◆ **TEXTO DO DOCUMENTO**:
Correio braziliense, n. 20365, 22/02/2019. Política, p. 3

 

Servidores estão na bronca

Alessandra Azevedo

Hamilton Ferrari

22/02/2019

 

 

Reforma » Funcionários públicos queixam-se, principalmente, das alíquotas progressivas, que podem chegar a 22% para os supersalários

Pelo menos quanto à idade mínima e à fórmula de cálculo para a aposentadoria, o governo cumpriu o prometido quando disse que a reforma da Previdência igualaria as regras entre funcionários públicos e iniciativa privada. Também ajuda no discurso de corte de privilégios o fato de que a proposta inclui os servidores federais, estaduais e municipais. Mas, na opinião da categoria, os R$ 173,5 bilhões que poderão ser economizados em 10 anos ao mexer nas regras do funcionalismo não justificam as mudanças propostas.

O ponto mais questionado não é nem a idade mínima para aposentadoria, que passará a ser de 65 anos para homens e 62 para mulheres, com 25 anos de contribuição. Afinal, hoje os servidores já têm corte de idade de 65/60 (homens/mulheres), além da exigência de 35/30 anos de serviço, respectivamente. Eles se incomodam mais com as alíquotas progressivas, que poderão chegar a 22% para quem recebe os chamados supersalários — valores acima do teto do funcionalismo público, que baliza os benefícios da categoria e corresponde ao salário dos ministros do Supremo Tribunal Federal (STF), atualmente de R$ 39,3 mil.

◆ **O QUE SE PEDE**:
- A) Responda, com base no texto sobre a reforma da Previdência dos servidores:
(i) Quanto poderá ser economizado em 10 anos com a mudança nas regras do funcionalismo?
(ii) Qual será a idade mínima de aposentadoria para homens e para mulheres?
(iii) A que salário corresponde o teto do funcionalismo público, e qual é o valor atual dele?
- B) Segundo o texto sobre a reforma da Previdência, por que a idade mínima não é o ponto mais questionado pelos servidores? Responda em até três frases.
- C) Retome o texto sobre a reforma da Previdência dos servidores logo após a última frase apresentada acima.

◆ **DADOS FORNECIDOS**:
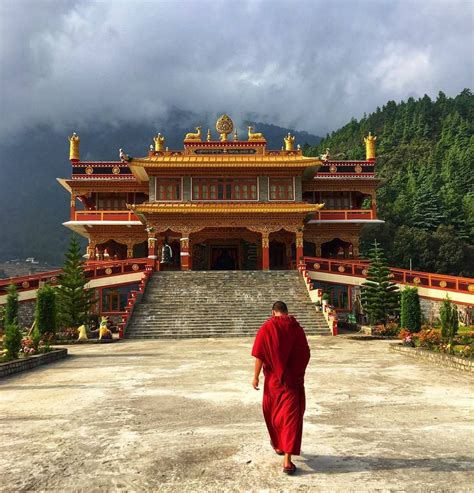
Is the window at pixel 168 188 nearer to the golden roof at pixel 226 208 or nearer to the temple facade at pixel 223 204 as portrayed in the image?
the temple facade at pixel 223 204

◆ **RESPOSTAS**:
- A)
(i) R$ 173,5 bilhões.
(ii) 65 anos para homens e 62 para mulheres, com 25 anos de contribuição.
(iii) Ao salário dos ministros do Supremo Tribunal Federal (STF), atualmente de R$ 39,3 mil.

- B) Os servidores já têm hoje um corte de idade de 65 anos para homens e 60 para mulheres. Além disso, já se exige deles 35 e 30 anos de serviço, respectivamente.

- C)
O governo propõe que tanto servidores quanto trabalhadores da iniciativa privada que recebem até o teto do Instituto Nacional do Seguro Social (INSS) — hoje de R$ 5,8 mil — contribuam aos respectivos sistemas previdenciários com base nas mesmas alíquotas. Elas vão variar de 7,5%, para quem recebe um salário mínimo (R$ 998), a 14% para aqueles que ganham entre R$ 3 mil e R$ 5,8 mil (teto do INSS). As alíquotas incidirão sobre cada faixa salarial, não sobre todo o salário de uma vez. Assim, na prática, a contribuição final será mais baixa, de até 11,68%.

Teto

As alíquotas para a iniciativa privada param por aí, já que o salário máximo de contribuição da categoria é o teto do INSS. Já para os servidores, que têm como limite o salário dos ministros do STF, elas continuarão subindo progressivamente e poderão chegar a 22%. Essa será a contribuição de quem recebe mais do que os R$ 39,3 mil. Para os que ganham na faixa entre o teto do INSS e o do funcionalismo, a alíquota máxima efetiva será de 16,79%.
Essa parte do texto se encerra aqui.